Photodissociation of HBr adsorbed on the surface and embedded in large Arn clusters

Ultraviolet (UV) photodissociation experiments are carried out for Ar-n(HBr) clusters in which the HBr is adsorbed on the surface of the Ar-n, and also on isomers of these systems in which HBr is embedded within the rare-gas cluster. The mean size of the cluster distribution in the experiments is around (n) over bar=130. The kinetic energy distribution (KED) of the hydrogen atoms that left the clusters is measured. Molecular dynamics (MD) simulations of the photodissociation of the chemically similar clusters Ar-n(HCl) are used to provide a qualitative interpretation of the experimental results. The clusters with embedded HBr give a very cold H-atom KED. The clusters with the surface-adsorbed HBr give a KED with two peaks, one corresponding to very low energy H atoms and the other pertaining to high energies, of the order of 1.35 eV. The theoretical simulations show that already for n=54, there is a strong cage effect for the "embedded" molecule case, resulting in slow H atoms. The surface-adsorbed case is interpreted as due to two types of possible adsorption sites of HX on Ar-55: for a locally smooth adsorption site, the cage effect is relatively weak, and hot H atoms emerge. Sites where the HBr is adsorbed at a vacancy of Ar-n lead to "encapsulation" of the H atom produced, with a strong cage effect.
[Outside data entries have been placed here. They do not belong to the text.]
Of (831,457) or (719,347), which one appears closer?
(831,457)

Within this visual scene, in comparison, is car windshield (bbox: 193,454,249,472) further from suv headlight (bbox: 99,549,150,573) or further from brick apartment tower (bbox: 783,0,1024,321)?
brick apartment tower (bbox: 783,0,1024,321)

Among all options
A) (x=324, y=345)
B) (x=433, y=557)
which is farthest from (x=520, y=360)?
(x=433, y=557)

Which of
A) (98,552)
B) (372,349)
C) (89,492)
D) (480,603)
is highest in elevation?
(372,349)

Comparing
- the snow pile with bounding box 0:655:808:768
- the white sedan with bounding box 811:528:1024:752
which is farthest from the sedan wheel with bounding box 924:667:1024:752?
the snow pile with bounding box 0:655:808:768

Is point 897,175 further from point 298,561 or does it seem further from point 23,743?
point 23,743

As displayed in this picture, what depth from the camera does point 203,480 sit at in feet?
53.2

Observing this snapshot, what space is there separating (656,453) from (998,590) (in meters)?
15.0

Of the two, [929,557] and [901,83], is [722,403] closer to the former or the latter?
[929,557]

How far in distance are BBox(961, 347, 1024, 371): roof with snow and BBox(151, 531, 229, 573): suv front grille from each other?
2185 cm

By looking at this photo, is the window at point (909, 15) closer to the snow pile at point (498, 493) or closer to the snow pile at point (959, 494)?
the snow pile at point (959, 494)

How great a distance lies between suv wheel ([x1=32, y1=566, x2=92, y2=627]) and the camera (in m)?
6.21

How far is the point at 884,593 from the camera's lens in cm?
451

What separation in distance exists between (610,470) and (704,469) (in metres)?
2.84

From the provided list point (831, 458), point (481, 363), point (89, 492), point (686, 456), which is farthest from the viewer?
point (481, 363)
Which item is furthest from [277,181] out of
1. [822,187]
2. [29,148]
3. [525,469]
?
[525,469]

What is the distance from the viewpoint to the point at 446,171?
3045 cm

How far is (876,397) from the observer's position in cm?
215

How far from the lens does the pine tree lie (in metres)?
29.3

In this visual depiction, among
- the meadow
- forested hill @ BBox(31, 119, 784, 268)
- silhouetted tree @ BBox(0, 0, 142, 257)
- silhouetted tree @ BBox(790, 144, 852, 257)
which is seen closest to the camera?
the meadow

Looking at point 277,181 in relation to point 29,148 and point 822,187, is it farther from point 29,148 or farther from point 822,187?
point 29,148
A weak tail of H atoms with energies well above the HBr monomer excess energy is observed for the embedded case. Simulations support that this is due to a second photon absorption by recombined, but still vibrationally hot, HBr. The results throw light on the differences between the cage effect inside bulk structure and at surfaces. (C) 2000 American Institute of Physics. [S0021-9606(00)00925-9].